==== Ausgangstext ====

In Anbetracht der 23 Prozent bei der Bundestagswahl stehe man doch ganz
gut, heißt es in der SPD. Zusammen mit der Linken und den Grünen käme das
linke politische Lager bundesweit auf rund 55 Prozent, "mehr ist nicht
drin", heißt es im Willy-Brandt-Haus. "Die Zeiten sind nicht schlecht für
eine Politik links der Mitte", kommentiert auch Hessens SPD-Chef Thorsten
Schäfer-Gümbel.
Damit auch die SPD wieder von dieser Stimmung profitieren kann, soll das
kommende Jahr Klarheit in die Themen bringen. "Fortschritt" war der
Arbeitstitel der Strategie für 2011, den genauen Fahrplan will am Montag
das Präsidium vorbereiten. Klar ist, dass neben Gesundheit und
Bildungspolitik das Thema gerechte Steuern wichtig werden soll. Doch auch
dort hakt es noch in der SPD.

==== Bereitgestellte Datensätze ====

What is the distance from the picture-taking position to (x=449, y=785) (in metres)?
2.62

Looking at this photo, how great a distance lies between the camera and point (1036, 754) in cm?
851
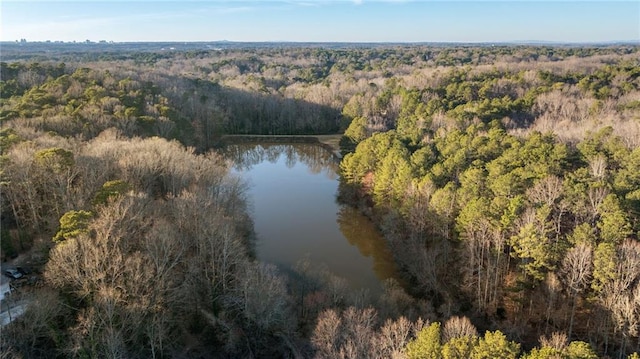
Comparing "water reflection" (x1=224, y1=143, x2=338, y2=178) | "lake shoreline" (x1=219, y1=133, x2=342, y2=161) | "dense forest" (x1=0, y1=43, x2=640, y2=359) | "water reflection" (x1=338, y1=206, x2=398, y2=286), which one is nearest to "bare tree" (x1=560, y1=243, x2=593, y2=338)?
"dense forest" (x1=0, y1=43, x2=640, y2=359)

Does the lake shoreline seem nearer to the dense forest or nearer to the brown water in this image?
the brown water

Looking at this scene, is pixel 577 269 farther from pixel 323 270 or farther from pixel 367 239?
pixel 367 239

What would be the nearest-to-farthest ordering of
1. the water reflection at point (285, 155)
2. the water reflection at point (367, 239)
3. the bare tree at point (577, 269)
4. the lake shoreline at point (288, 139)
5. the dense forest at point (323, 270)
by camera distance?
the dense forest at point (323, 270)
the bare tree at point (577, 269)
the water reflection at point (367, 239)
the water reflection at point (285, 155)
the lake shoreline at point (288, 139)

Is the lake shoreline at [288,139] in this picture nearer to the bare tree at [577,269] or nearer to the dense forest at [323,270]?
the dense forest at [323,270]

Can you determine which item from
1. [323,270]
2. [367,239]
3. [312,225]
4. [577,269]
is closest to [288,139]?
[312,225]

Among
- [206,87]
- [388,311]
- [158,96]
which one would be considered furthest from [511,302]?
[206,87]

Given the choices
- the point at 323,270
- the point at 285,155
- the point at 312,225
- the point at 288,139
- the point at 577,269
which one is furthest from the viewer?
the point at 288,139

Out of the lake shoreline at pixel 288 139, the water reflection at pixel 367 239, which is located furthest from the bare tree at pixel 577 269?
the lake shoreline at pixel 288 139

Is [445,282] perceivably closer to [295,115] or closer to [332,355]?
[332,355]

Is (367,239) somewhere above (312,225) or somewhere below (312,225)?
below

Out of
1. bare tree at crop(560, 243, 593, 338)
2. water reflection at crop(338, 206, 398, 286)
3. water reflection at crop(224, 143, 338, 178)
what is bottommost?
water reflection at crop(338, 206, 398, 286)
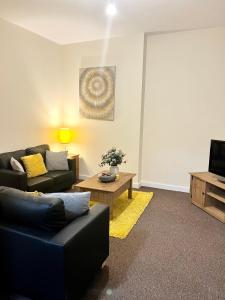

====

▶ [Aufgaben]:
1. Welchen Arbeitstitel trug laut dem Text über die SPD die Strategie für 2011?
2. Schreiben Sie aus dem Text über die SPD den Abschnitt ab, der mit den Worten „In Anbetracht der“ einsetzt und nach den Worten „Schäfer-Gümbel.“ endet.
3. Führen Sie den Text über die SPD ab seinem letzten Satz weiter.

▶ [Lösungen]:
1. Der Arbeitstitel lautete „Fortschritt“.

2.
In Anbetracht der 23 Prozent bei der Bundestagswahl stehe man doch ganz
gut, heißt es in der SPD. Zusammen mit der Linken und den Grünen käme das
linke politische Lager bundesweit auf rund 55 Prozent, "mehr ist nicht
drin", heißt es im Willy-Brandt-Haus. "Die Zeiten sind nicht schlecht für
eine Politik links der Mitte", kommentiert auch Hessens SPD-Chef Thorsten
Schäfer-Gümbel.

3.
Im Sommer hatte eine Arbeitsgruppe um Fraktionsvize Joachim Poß an einem
Steuerkonzept gefeilt, irgendwann wurde der neue Spitzensatz von 49 Prozent
genannt, der erst ab einem höheren Einkommen gelten sollte. Eine Regelung,
mit der die Sozialdemokraten sich auf einmal Berechnungen gegenübersahen,
nach denen Gutverdiener mit Einkommen um die 65.000 Euro entlastet würden.
Tatsächlich wollten einige in der SPD diese "Entlastung für Facharbeiter".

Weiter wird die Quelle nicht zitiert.